:: Text segment ::
■ ■ ■ ■ ■ ■ ■
# Temperatures



## MattMoo1 (Aug 14, 2005)

What are good temperatures for my computer (such as the Motherboard, CPU, Hard drive)? How hot is too hot for these? And if I add more fans will it noticeably increase performance?

Thanks, 
-Matt


----------



## Tumbleweed36 (May 14, 2005)

Hi,

Might be a good idea to list what CPU, Motherboard, video card, etc., you get the picture. Some boards and CPU's run hotter than others so with this information it should help. If you can tell us what temps you are seeing and what fans you have pointing which direction, that should also be good information for those trying to help.


----------



## MattMoo1 (Aug 14, 2005)

Motherboard - MSI MS-6577 at 29 C
CPU - Intel Pentium 4 2700 MHz at 41 C
Video - NVIDIA GeForce 440 at 50 C
Hard Drive - Maxtor 4R160L0 160 GB at 47 C
(these temperatures are with the case open right now)

I have one fan on the back blowing air into the case.

Thanks for your help


----------



## Tumbleweed36 (May 14, 2005)

Hi,

Bingo, maybe. Take that fan in back and blow the air OUT of the case. Otherwise point it out so it sucks the air out of the case and blows the air through the back of the computer and away from the components. Then, recheck your temps.


----------



## toxict3arz (Oct 12, 2004)

try putting a fan in the front of your case .. its helps the cool down ur case and to create a real smooth air flow ...


----------



## Tumbleweed36 (May 14, 2005)

Hi,

I also agree with Toxict on this one. That will help your temps quite a bit.


----------



## MattMoo1 (Aug 14, 2005)

thanks for your help


----------
■ ■ ■ ■ ■ ■ ■
:: Material provided ::
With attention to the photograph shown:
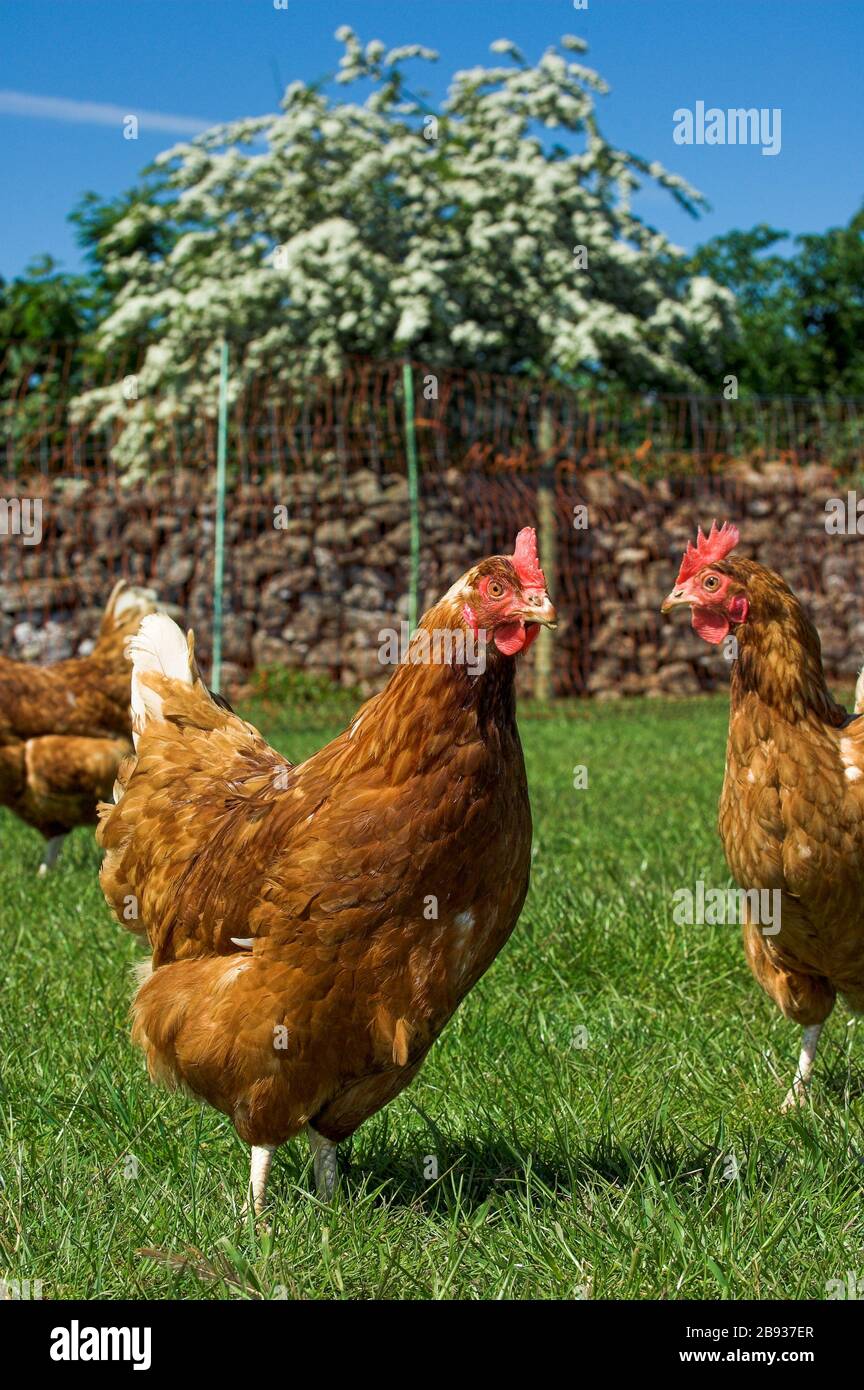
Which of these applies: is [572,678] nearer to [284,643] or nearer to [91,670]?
■ ■ ■ ■ ■ ■ ■
Reproduce word for word the part of the computer temperature thread starting with "Bingo, maybe. Take" and going on through "air flow ...". The listing has no connection to the computer temperature thread.

Bingo, maybe. Take that fan in back and blow the air OUT of the case. Otherwise point it out so it sucks the air out of the case and blows the air through the back of the computer and away from the components. Then, recheck your temps.


----------



## toxict3arz (Oct 12, 2004)

try putting a fan in the front of your case .. its helps the cool down ur case and to create a real smooth air flow ...